Legislation to ensure dual credit hours earned in high school would be transferable to Kentucky’s colleges and universities passed the Senate earlier this week by a 38-0 vote.
The measure, known as Senate Bill 101, would require postsecondary institutions to accept dual credits from high schools. In dual credit, a student is enrolled in a course that allows the pupil to earn high school credit and college credit simultaneously.
Senate Republican Whip Mike Wilson of Bowling Green said SB 101 was the result of the Kentucky Career and Technical Education (CTE) Task Force that met during the interim. The task force examined Kentucky’s various CTE programs across the state.

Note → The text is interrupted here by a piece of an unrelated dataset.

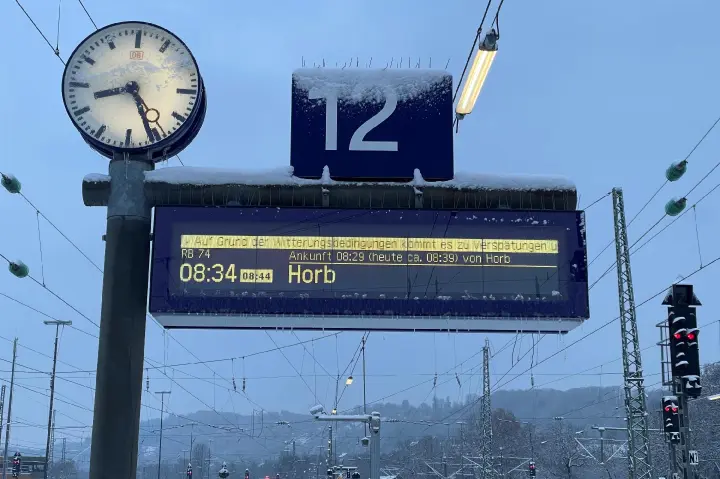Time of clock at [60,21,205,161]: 8:25
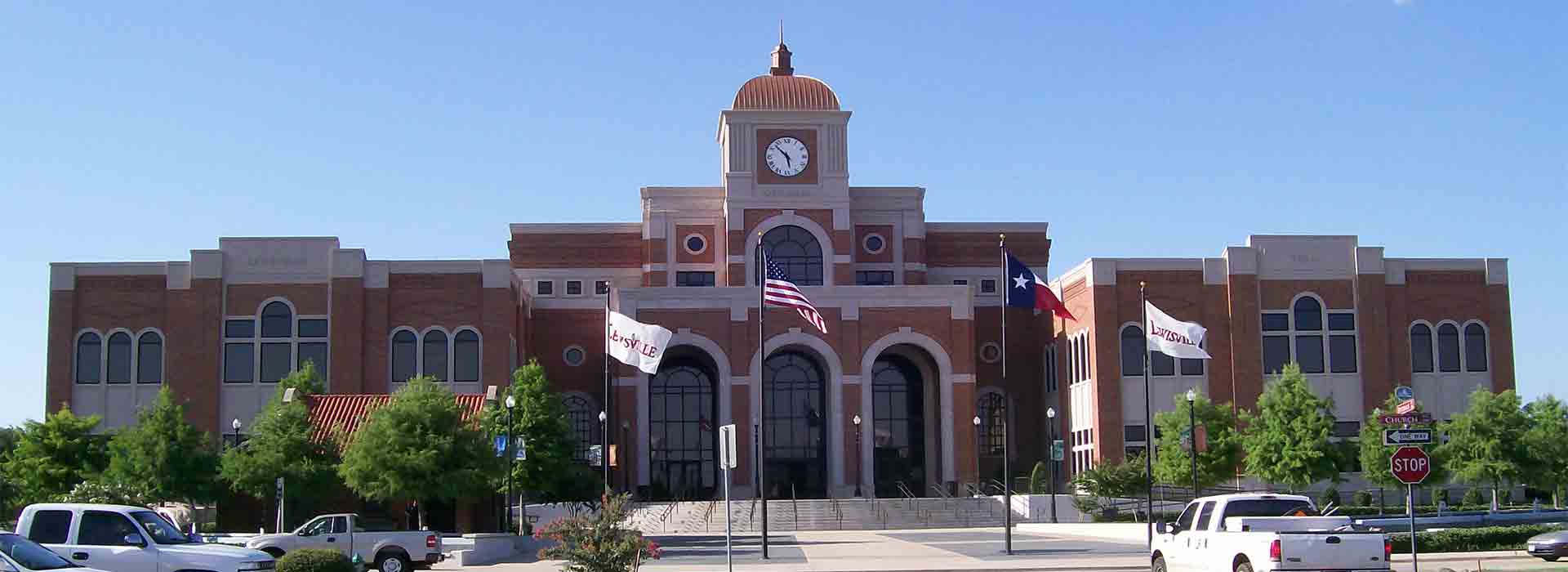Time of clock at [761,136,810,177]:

Wilson, who sponsored SB 101, said the task force identified a growing number of students taking dual-credit classes in high school that didn’t transfer to postsecondary institutions.
“I don’t know about you, but as a parent that would make me truly angry,” Wilson said of postsecondary institutions not honoring dual credit.
Several years ago, the General Assembly passed similar legislation dealing with two-year colleges and four-year universities. That legislation aligned courses with the colleges so the credits earned for those course hours could be transferred to universities.
Wilson said the goal of SB 101 and the prior legislation is to make college more affordable by giving kids a head start. The idea is that it’s more cost-effective for students to earn the credits in high school than at a university.
SB 101 now goes to the House of Representatives for its consideration.